Dr. Philip Ross Smith is Operations Director bearing day-to-day operational responsibility and oversight of training, maintenance, project execution, cost recovery, and facilities for the HPC.
Dr. Stuart Brown, is assigned the role of Applications Training Lead, responsible for training scientists and students on how to best use (as opposed to program) the facility for their research projects.
The NYULMC IT department, under the direction of the Chief Technology Officer Nader Mherabi, provides central management of the “systems” aspects for all the computing resources needed for informatics. These tasks include system design, managing equipment purchases, systems management, management of large-scale disk storage, backup and security and centralized housing.
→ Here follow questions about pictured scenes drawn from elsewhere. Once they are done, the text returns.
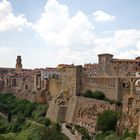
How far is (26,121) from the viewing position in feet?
124

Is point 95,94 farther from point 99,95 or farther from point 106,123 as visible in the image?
point 106,123

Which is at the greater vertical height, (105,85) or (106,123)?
(105,85)

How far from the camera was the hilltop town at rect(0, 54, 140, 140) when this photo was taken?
27500 mm

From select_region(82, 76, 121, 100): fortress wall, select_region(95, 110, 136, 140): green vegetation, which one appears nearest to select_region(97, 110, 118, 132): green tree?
select_region(95, 110, 136, 140): green vegetation

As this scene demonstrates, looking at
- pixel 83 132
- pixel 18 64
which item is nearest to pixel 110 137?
pixel 83 132

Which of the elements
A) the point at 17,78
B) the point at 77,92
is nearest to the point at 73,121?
the point at 77,92

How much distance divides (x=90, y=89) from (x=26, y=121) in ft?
25.4

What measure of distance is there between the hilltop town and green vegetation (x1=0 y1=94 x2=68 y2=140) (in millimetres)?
1428

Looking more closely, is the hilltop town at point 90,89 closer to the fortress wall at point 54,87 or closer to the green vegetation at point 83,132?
the fortress wall at point 54,87

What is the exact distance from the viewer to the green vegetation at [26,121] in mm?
28344

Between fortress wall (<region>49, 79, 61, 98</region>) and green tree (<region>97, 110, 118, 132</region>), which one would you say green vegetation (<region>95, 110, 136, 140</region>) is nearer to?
green tree (<region>97, 110, 118, 132</region>)

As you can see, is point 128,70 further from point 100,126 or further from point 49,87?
point 100,126

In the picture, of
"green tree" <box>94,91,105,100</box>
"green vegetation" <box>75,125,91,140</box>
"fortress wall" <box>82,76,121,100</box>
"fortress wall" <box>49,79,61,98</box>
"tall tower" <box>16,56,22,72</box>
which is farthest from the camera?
"tall tower" <box>16,56,22,72</box>

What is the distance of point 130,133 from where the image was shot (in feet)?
77.8
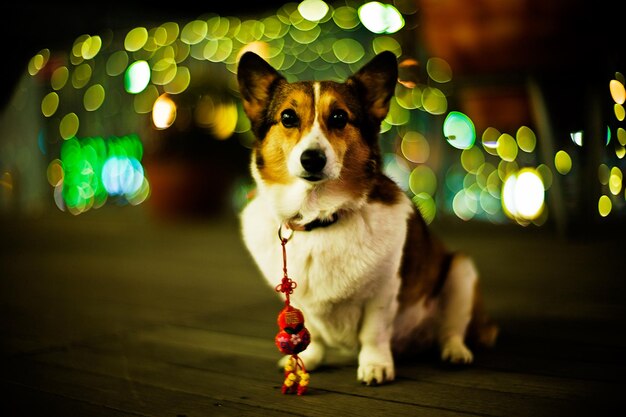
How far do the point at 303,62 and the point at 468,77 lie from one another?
311 centimetres

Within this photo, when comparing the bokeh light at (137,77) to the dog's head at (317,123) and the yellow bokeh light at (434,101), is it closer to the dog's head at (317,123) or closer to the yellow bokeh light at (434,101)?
the yellow bokeh light at (434,101)

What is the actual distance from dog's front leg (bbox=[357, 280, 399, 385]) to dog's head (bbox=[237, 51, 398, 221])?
11.9 inches

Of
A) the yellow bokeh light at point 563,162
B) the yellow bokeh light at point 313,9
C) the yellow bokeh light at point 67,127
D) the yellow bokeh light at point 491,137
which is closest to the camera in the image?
the yellow bokeh light at point 563,162

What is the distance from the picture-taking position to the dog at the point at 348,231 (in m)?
1.56

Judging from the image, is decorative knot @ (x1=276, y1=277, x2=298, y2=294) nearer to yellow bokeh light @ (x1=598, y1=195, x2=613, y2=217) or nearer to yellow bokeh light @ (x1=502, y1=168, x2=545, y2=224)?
yellow bokeh light @ (x1=598, y1=195, x2=613, y2=217)

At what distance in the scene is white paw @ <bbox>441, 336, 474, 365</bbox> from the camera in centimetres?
170

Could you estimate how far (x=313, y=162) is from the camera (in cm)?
151

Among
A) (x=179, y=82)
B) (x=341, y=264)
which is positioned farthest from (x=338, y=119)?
(x=179, y=82)

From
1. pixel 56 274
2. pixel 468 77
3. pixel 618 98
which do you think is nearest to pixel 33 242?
→ pixel 56 274

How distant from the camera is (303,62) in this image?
6.54m

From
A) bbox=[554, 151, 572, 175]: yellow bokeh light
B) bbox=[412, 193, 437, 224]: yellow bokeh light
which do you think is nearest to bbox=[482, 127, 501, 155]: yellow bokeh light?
bbox=[554, 151, 572, 175]: yellow bokeh light

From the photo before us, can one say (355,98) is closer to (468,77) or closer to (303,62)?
(468,77)

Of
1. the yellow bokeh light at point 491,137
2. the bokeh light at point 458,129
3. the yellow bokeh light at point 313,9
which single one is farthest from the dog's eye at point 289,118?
the yellow bokeh light at point 313,9

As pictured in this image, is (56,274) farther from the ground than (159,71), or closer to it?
closer to it
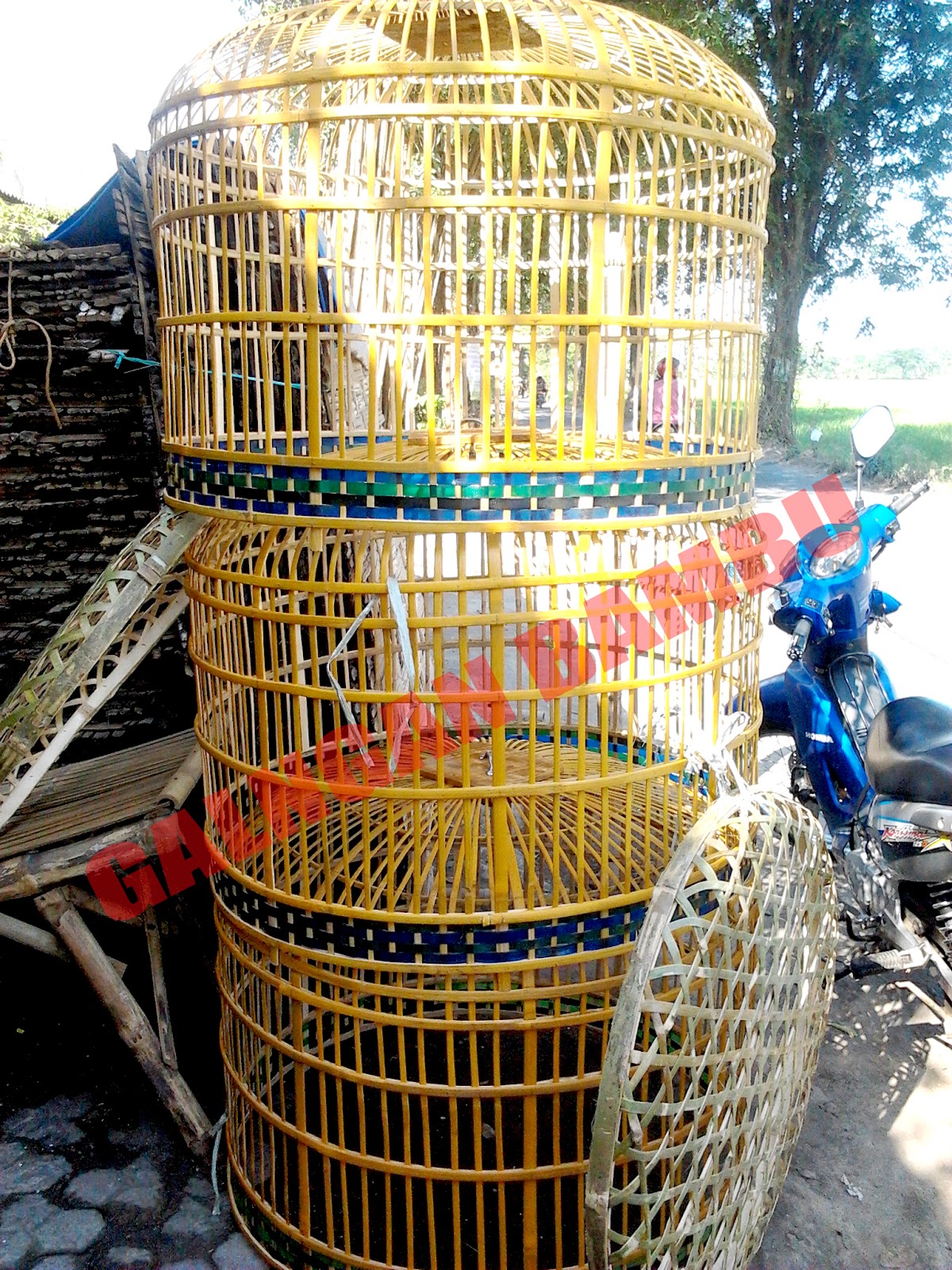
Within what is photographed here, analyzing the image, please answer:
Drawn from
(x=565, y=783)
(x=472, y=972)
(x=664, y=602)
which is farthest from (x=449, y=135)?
(x=472, y=972)

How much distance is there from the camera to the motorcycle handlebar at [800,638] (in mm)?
3816

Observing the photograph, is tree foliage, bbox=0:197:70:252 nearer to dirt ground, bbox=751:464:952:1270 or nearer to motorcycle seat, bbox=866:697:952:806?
motorcycle seat, bbox=866:697:952:806

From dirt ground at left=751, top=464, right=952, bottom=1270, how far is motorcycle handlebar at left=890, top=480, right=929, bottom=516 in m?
1.83

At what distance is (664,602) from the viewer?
247 centimetres

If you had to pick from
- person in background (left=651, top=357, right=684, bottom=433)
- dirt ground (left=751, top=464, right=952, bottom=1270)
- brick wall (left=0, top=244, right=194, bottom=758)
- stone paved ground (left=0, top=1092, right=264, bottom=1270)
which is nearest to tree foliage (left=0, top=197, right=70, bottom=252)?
person in background (left=651, top=357, right=684, bottom=433)

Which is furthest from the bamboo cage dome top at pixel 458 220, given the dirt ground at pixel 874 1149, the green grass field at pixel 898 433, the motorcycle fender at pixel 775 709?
the dirt ground at pixel 874 1149

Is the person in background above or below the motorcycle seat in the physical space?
above

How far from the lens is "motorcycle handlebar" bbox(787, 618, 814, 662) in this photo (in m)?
3.82

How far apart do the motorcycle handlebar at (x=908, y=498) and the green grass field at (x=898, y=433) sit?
0.37 meters

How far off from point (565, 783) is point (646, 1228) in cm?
92

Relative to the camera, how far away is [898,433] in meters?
19.6

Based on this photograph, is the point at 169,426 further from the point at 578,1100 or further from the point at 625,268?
the point at 578,1100

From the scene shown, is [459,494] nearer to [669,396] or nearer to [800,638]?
[669,396]

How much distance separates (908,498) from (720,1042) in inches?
94.1
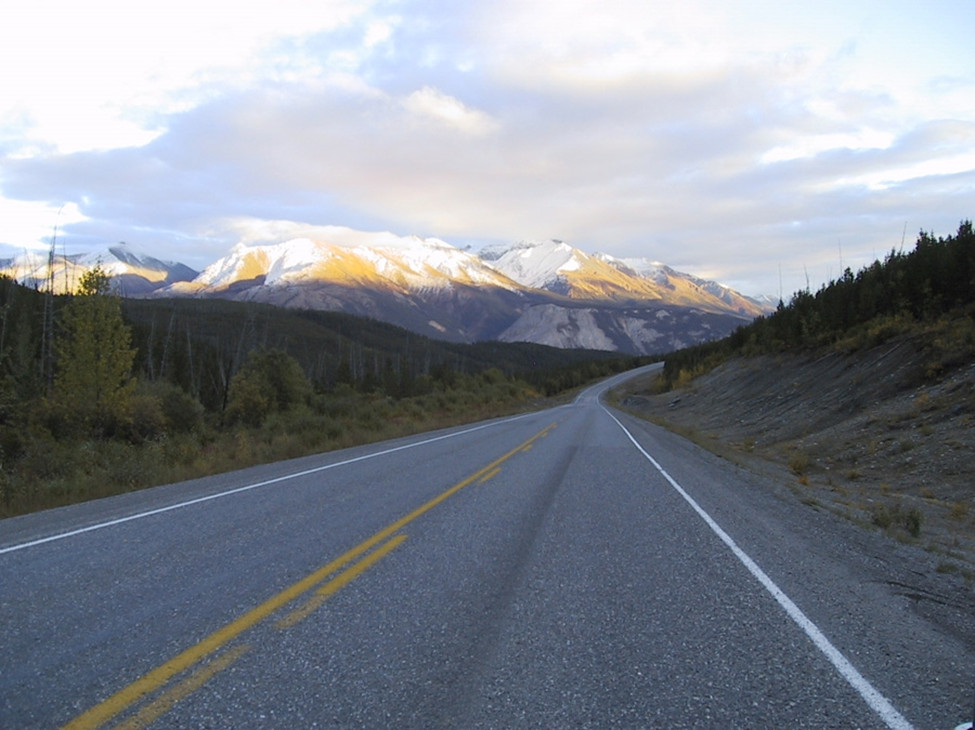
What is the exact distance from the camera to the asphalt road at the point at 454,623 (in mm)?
3309

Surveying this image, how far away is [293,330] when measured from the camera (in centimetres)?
16150

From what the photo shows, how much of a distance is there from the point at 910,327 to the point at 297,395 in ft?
115

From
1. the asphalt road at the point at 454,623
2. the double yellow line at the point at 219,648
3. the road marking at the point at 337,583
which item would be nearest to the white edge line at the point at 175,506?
the asphalt road at the point at 454,623

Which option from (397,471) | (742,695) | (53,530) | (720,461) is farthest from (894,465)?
(53,530)

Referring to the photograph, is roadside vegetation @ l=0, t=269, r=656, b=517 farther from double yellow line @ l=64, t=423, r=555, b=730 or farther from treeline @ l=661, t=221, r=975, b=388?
treeline @ l=661, t=221, r=975, b=388

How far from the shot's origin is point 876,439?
16953mm

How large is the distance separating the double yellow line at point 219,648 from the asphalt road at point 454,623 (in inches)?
0.7

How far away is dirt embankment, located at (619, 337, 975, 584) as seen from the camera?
10391 mm

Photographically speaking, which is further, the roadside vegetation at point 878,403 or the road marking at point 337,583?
the roadside vegetation at point 878,403

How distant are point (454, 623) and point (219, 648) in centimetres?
147

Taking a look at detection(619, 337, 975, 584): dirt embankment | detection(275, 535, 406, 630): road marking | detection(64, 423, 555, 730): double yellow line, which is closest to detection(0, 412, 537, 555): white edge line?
detection(64, 423, 555, 730): double yellow line

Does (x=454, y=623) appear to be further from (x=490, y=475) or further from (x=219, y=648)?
(x=490, y=475)

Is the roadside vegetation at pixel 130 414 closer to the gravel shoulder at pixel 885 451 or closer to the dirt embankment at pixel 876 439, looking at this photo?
the gravel shoulder at pixel 885 451

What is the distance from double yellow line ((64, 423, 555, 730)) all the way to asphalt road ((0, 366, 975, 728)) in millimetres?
17
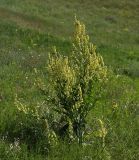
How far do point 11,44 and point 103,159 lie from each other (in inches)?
647

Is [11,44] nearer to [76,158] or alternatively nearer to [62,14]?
[62,14]

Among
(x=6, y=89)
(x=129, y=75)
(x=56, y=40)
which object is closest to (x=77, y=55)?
(x=6, y=89)

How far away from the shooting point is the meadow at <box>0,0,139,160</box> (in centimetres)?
1118

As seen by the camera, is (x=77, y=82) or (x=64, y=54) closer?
(x=77, y=82)

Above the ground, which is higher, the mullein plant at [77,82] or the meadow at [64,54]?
the mullein plant at [77,82]

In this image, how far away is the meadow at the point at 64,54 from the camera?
440 inches

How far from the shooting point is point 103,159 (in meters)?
10.8

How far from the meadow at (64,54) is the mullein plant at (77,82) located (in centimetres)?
43

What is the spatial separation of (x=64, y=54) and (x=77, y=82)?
1544cm

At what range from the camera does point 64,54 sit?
26.9 m

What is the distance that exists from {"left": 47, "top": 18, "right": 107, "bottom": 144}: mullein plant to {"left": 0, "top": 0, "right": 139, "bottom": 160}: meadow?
426mm

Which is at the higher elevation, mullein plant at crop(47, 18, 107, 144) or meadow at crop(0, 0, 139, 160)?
mullein plant at crop(47, 18, 107, 144)

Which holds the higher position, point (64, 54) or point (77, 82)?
point (77, 82)

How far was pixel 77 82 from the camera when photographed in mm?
11570
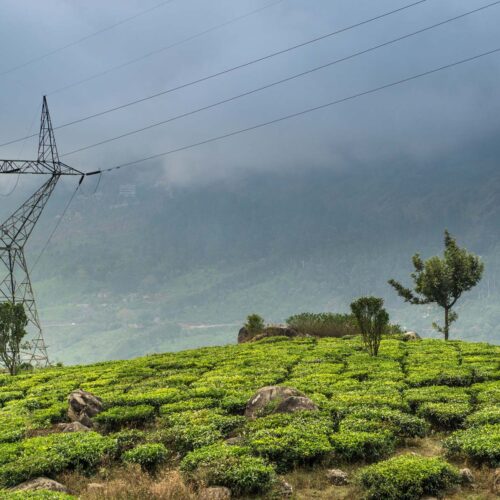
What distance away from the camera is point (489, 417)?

The IT Lead for the HPC is Aleksandar Kacanski, Director of System Engineering.
Advisory Committees & Financials:
Executive Advisory Committee (HPC-EAC): The role of the EAC is to ensure that the HPC continues to fulfill the goals outlined in the grants that contribute to its funding, to ensure that the HPC facility operates in a manner consistent with the NYULMC’s goals for its shared resources, and to ensure that the HPC is a dynamic entity growing to meet the emerging needs of the research community.
HPC Users Group (HPC-UG): The HPC-UG will have two roles. First, it will provide a sounding board for the EAC to understand the evolving needs of the HPC user community. Second, there will be brief presentations of the scientific highlights of the work being done on the equipment and an opportunity to present new developments in HPC.
Managing access: Specific policies for HPC usage will be determined in consultation with the HPC-EAC, HPC-UG, and CHIBI. The policies that we will develop will give priority to NIH-funded projects but will also allow pre-funding availability and benchmarking/downtime and maintenance.
User charges: The NYULMC is in the process of establishing a standardized financial environment for all its shared resources, of which the HPC would be one. The goal of these emerging financial standards is to ensure that every project that utilizes a shared resource has a budget that accounts for all the costs associated with that use. Appropriate chargeback will be initiated for users of the HPC, but at present the actual charge rate and methodology remain to be determined. Recovered costs will be used only for expansion and long-term sustainability of the shared resource and the new staff positions associated with it.